Il était près de six heures, lorsqu’ils descendirent à Maleval. Il faisait nuit close ; heureusement, il y eut une éclaircie au ciel ; entre une percée de nuages, comme au fond d’un étang bleu, ourlé d’argent, rayonna la lune. Elle éclaira une grande rue de village, trouée de flaques d’eau miroitantes et flanquée de maisons basses et sombres.

Jean pria la patronne du café, devant lequel la diligence s’arrête pour relayer, de lui indiquer un hôtel. À ce mot, la bonne femme ouvrit de grands yeux et garda le silence.

— Je suis le nouvel instituteur, — dit Coste en réitérant sa demande.

— Ah ! mon brave monsieur, une auberge ?… Mais il vous faut aller à l’extrémité du village ; tenez, là-bas.
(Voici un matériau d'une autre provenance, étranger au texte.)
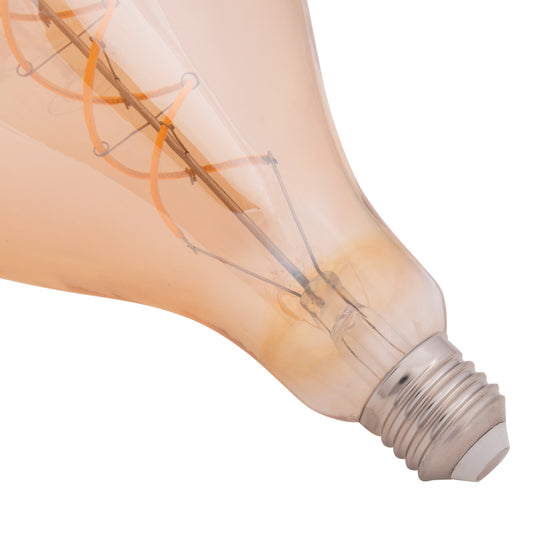 ΛΑΜΠΤΗΡΑΣ LED FILAMENT 8W E27 3000K TEA COLOR DIMMABLE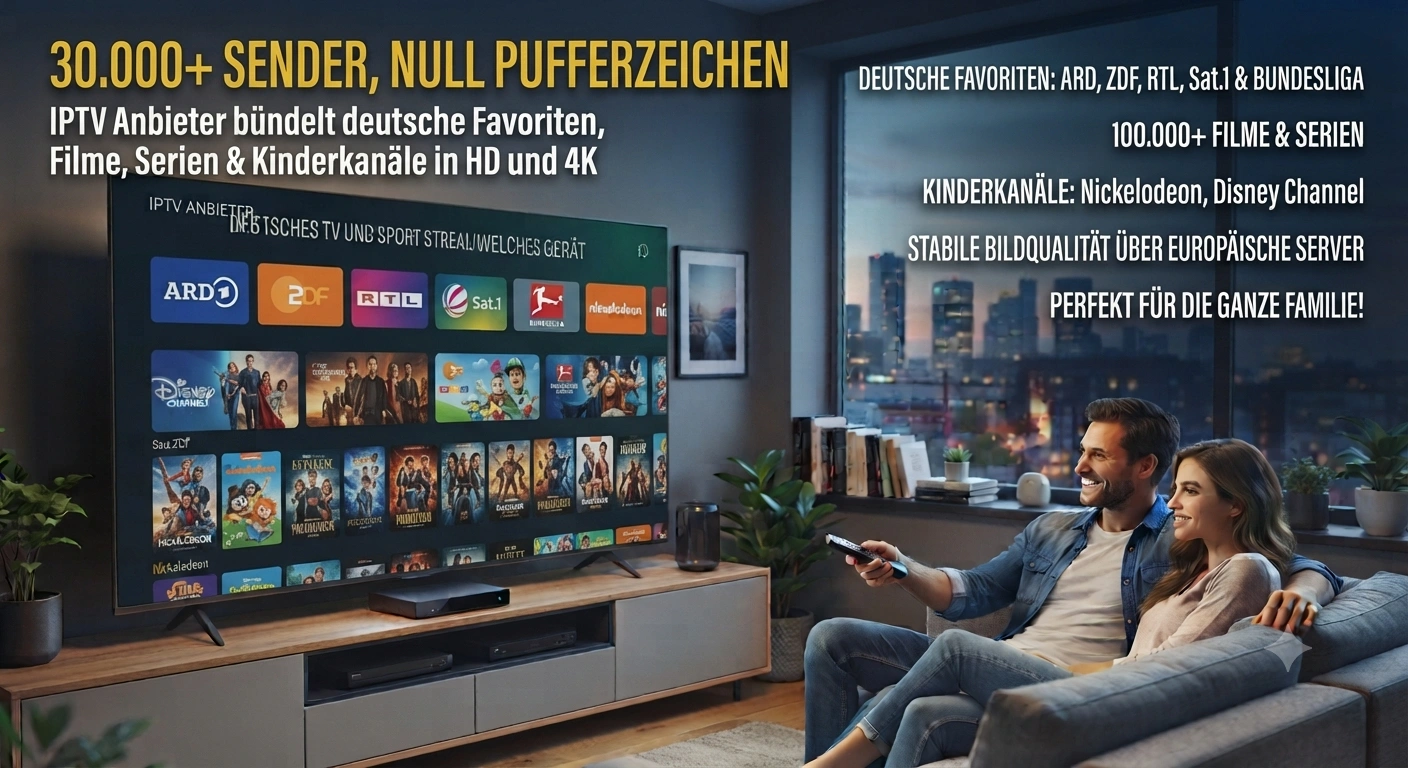 30.000+ Sender, Null Pufferzeichen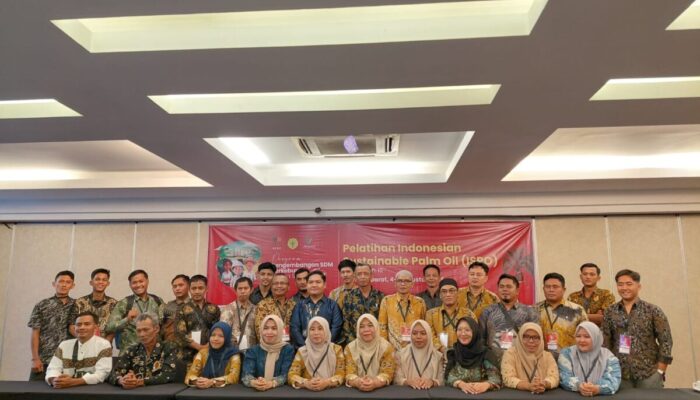 BPDP dan Ditjenbun Gelar Pelatihan ISPO di Sumatera Barat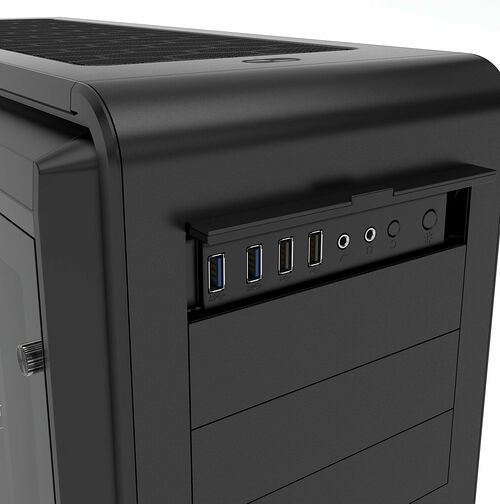 Phanteks Enthoo Luxe Tempered Glass - Noir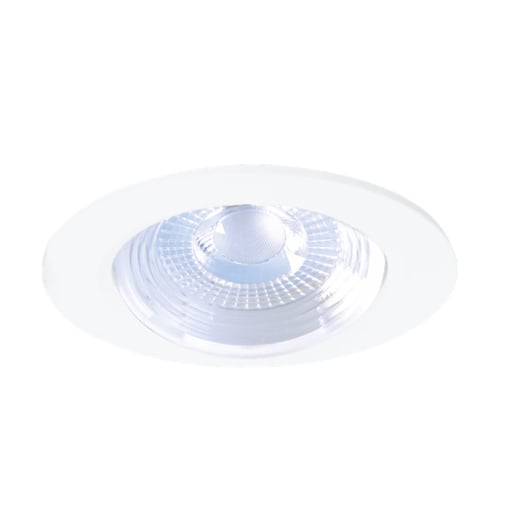 Lámpara Downlight LED Empotrable Dirigible 7 W, Luz de Día, No atenuable, LED integrado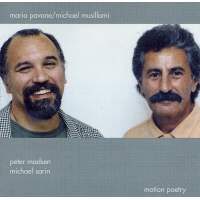 Read "Motion Poetry" reviewed by AAJ Staff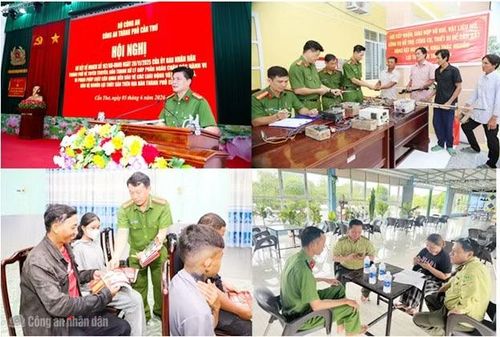 CATP Cần Thơ phối hợp tuyên truyền, vận động người dân chấp hành các quy định của pháp luật về bảo vệ động vật hoang dã và nguồn lợi thủy sản.
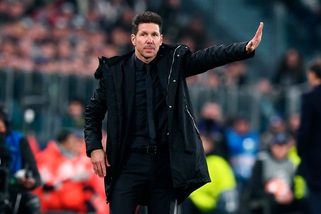 Simeone applaude la Juve: «Ha meritato. Ronaldo? È il migliore»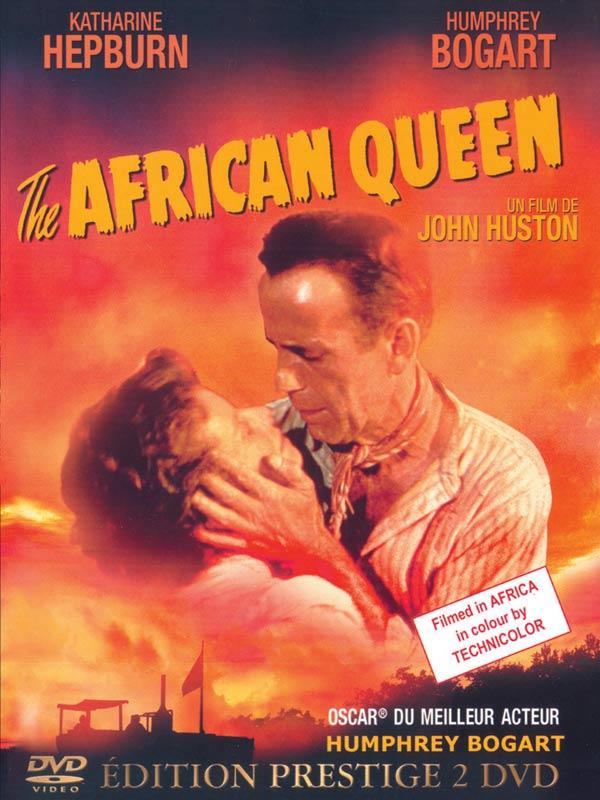 THE AFRICAN QUEEN de JOHN HUSTON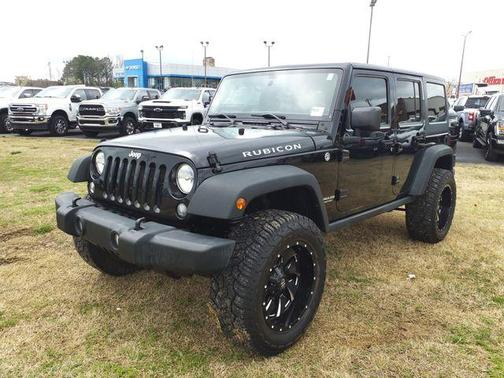 2015 Jeep Wrangler Unlimited Rubicon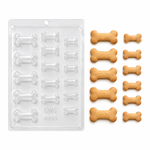 Forma Osso de Cachorro Simples C-9299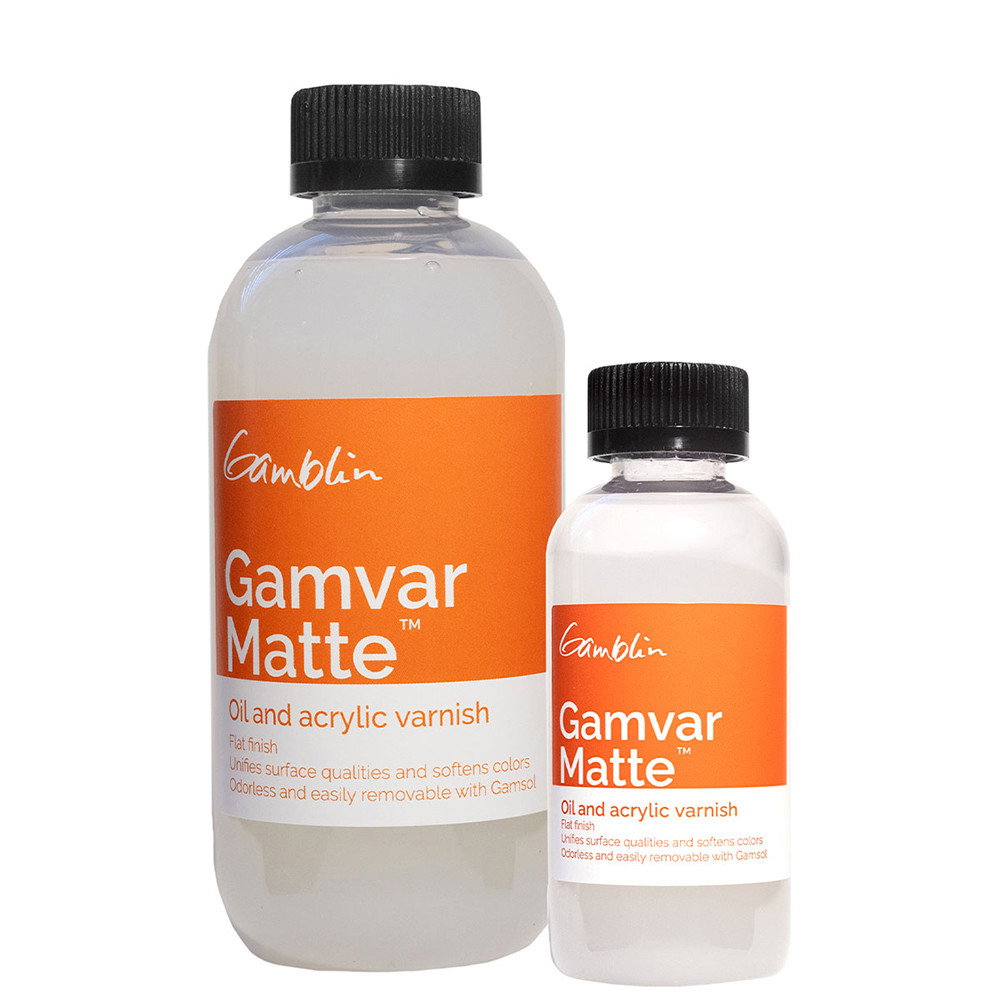 Gamblin Gamvar Varnish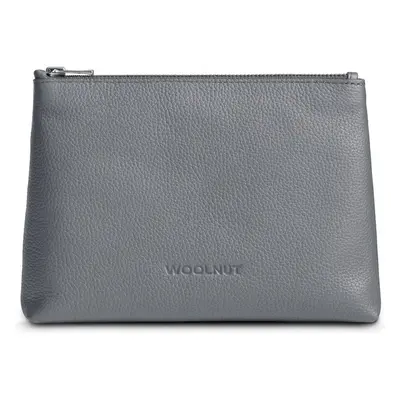 Woolnut Leather Pouch kožené pouzdro šedé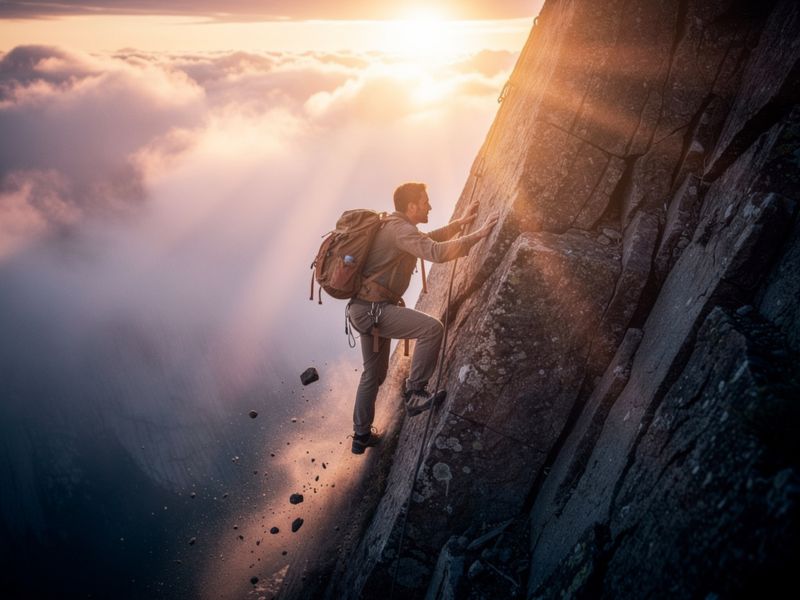 Never, Ever Give Up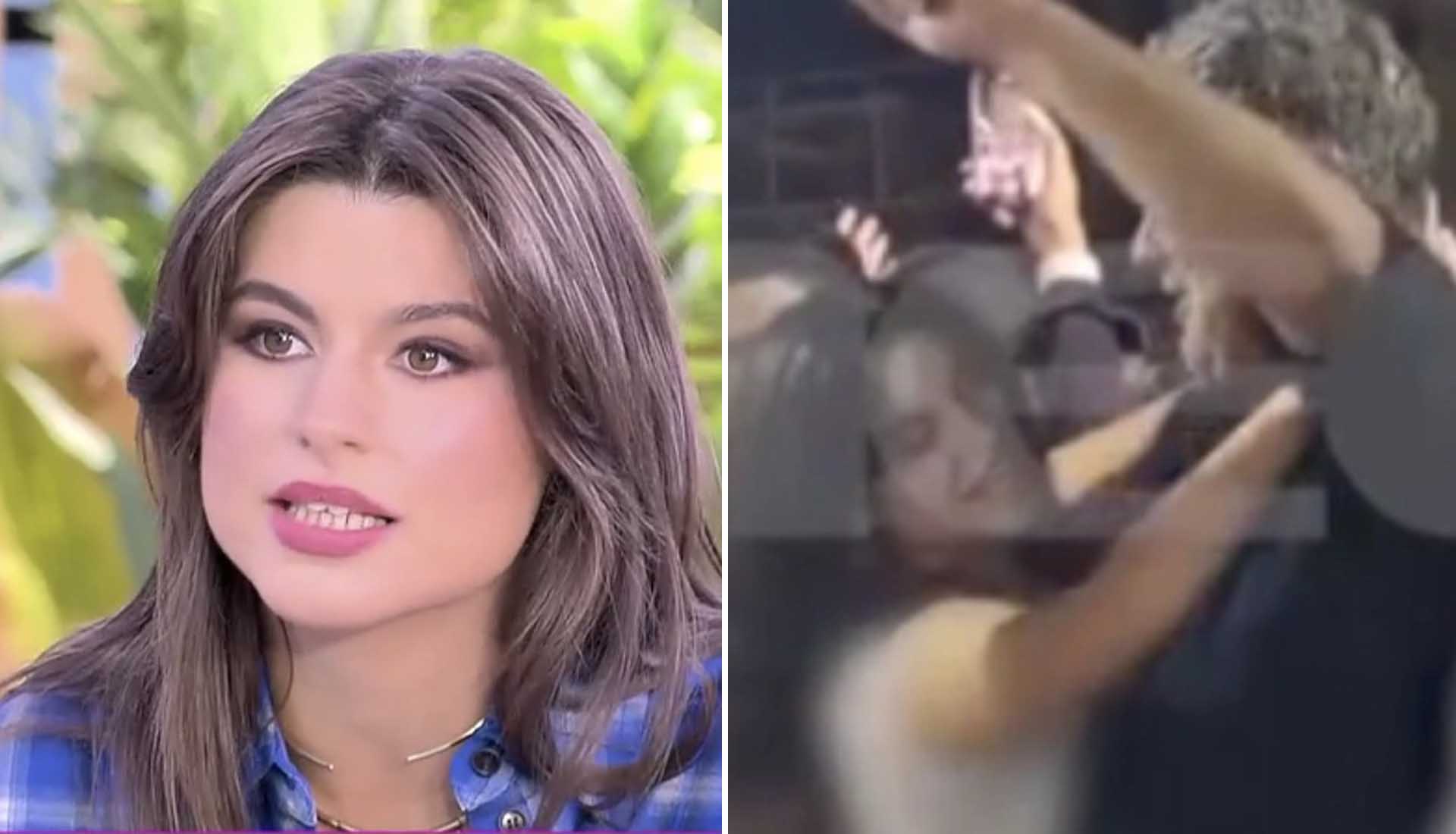 Δανάη Παππά: «Με σόκαρε αυτό που έγινε» - Η απάντηση για το βίντεο με τον Μπισμπίκη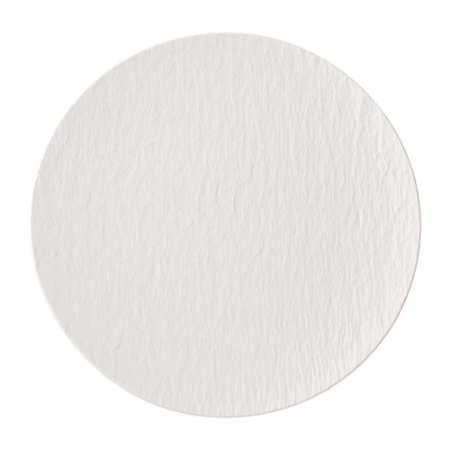 Villeroy & Boch Manufacture Rock Blanc Piatto Gourmet Ø32 cm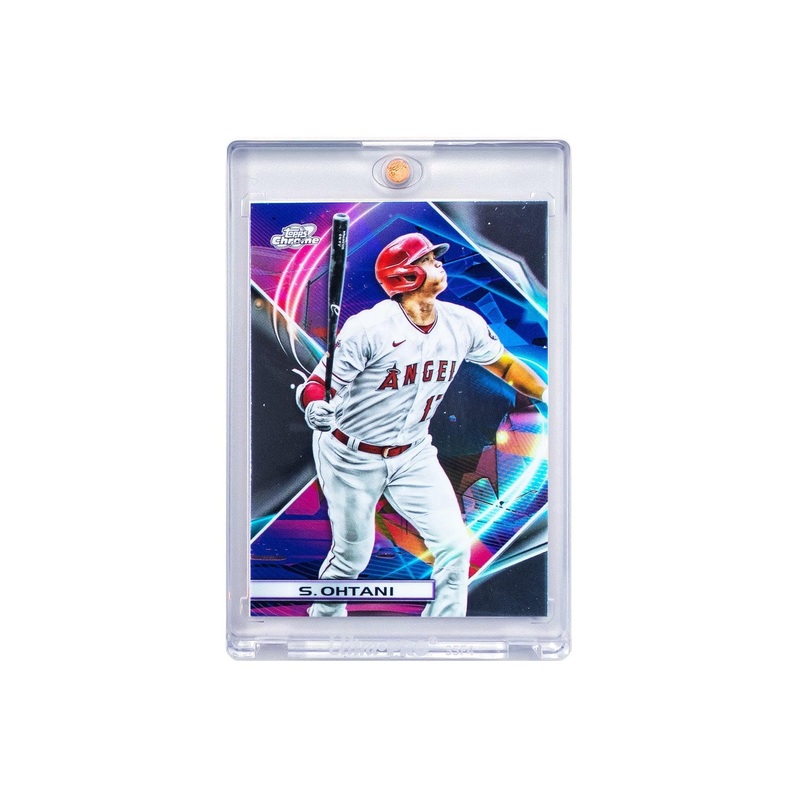 Shohei Ohtani Los Angeles Angels Topps MLB Chrome 22 Cosmic Card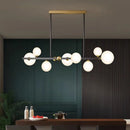 Axyaa Modern LED Chandeliers Pendant Light for Living and Dining Room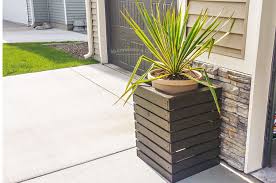 23 x 23 x 22 in 36 x 36 x 34 in view this product » amesbury narrow rectangular planter. Diy Modern Planter Boxes Kleinworth Co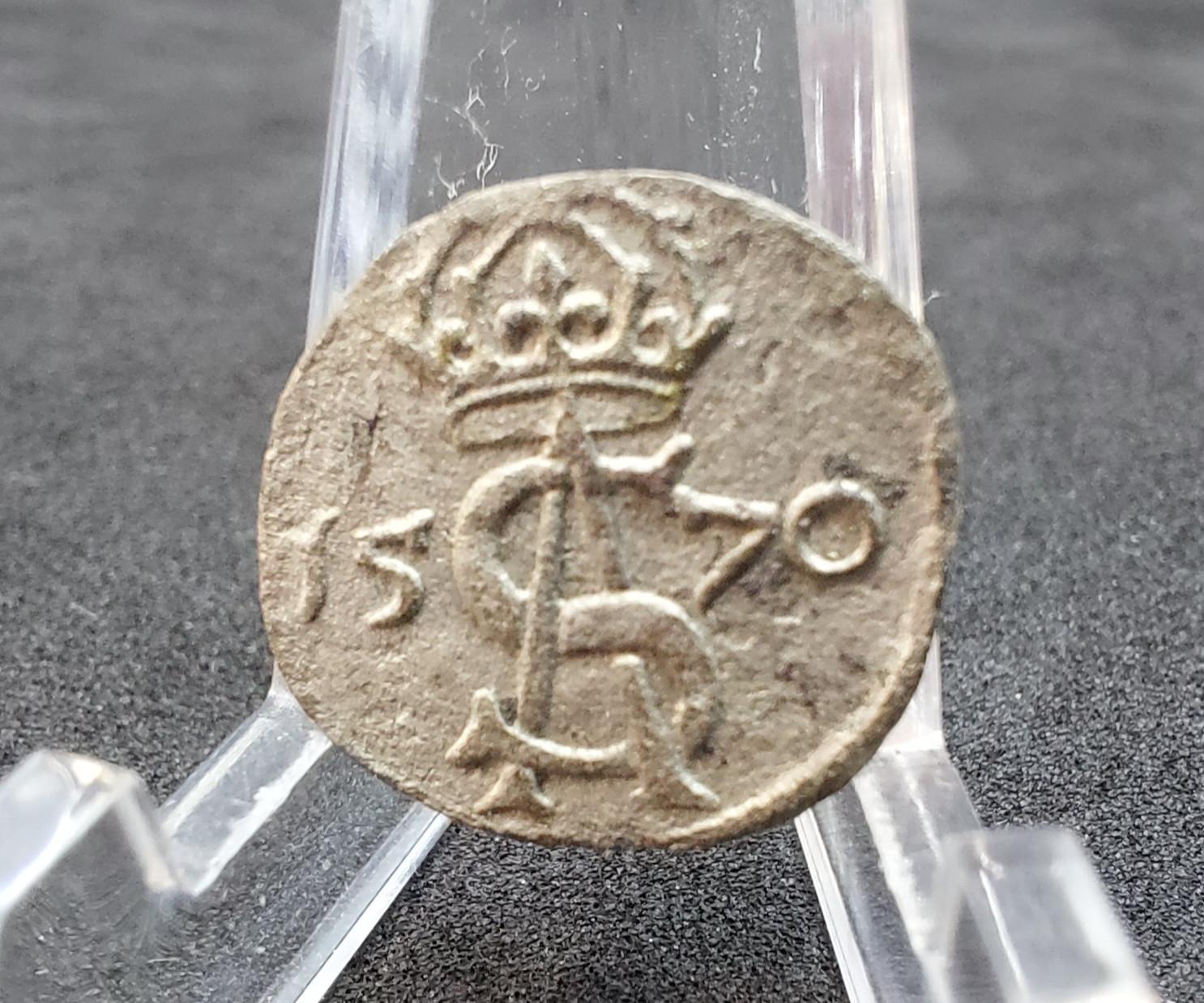 Gražus Žygimanto Augusto Dvidenaris 1570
Elle tendit l’index vers le trou noir de la rue, car la lune venait de se cacher.

— Attendez, reprit-elle, le petiot va vous y mener…

Elle appela :

— Pierrou, Pierrou !

Un petit bonhomme de huit ans, les cheveux embroussaillés, apparut dans la lueur rouge des lanternes, suçant ses doigts à pleine bouche.

Coste lui tapota la joue, amicalement. Quelques pas plus loin, il interrogea en vain le marmot. De nouveau, dans le silence de la rue, Louise et lui traînèrent les enfants, mal réveillés, dormant debout, trébuchant dans l’obscurité ; ils pataugeaient dans des flaques, s’éclaboussant les uns les autres.

— Oh ! mon Dieu ! mon Dieu ! — répétait Louise excédée, d’une voix lasse.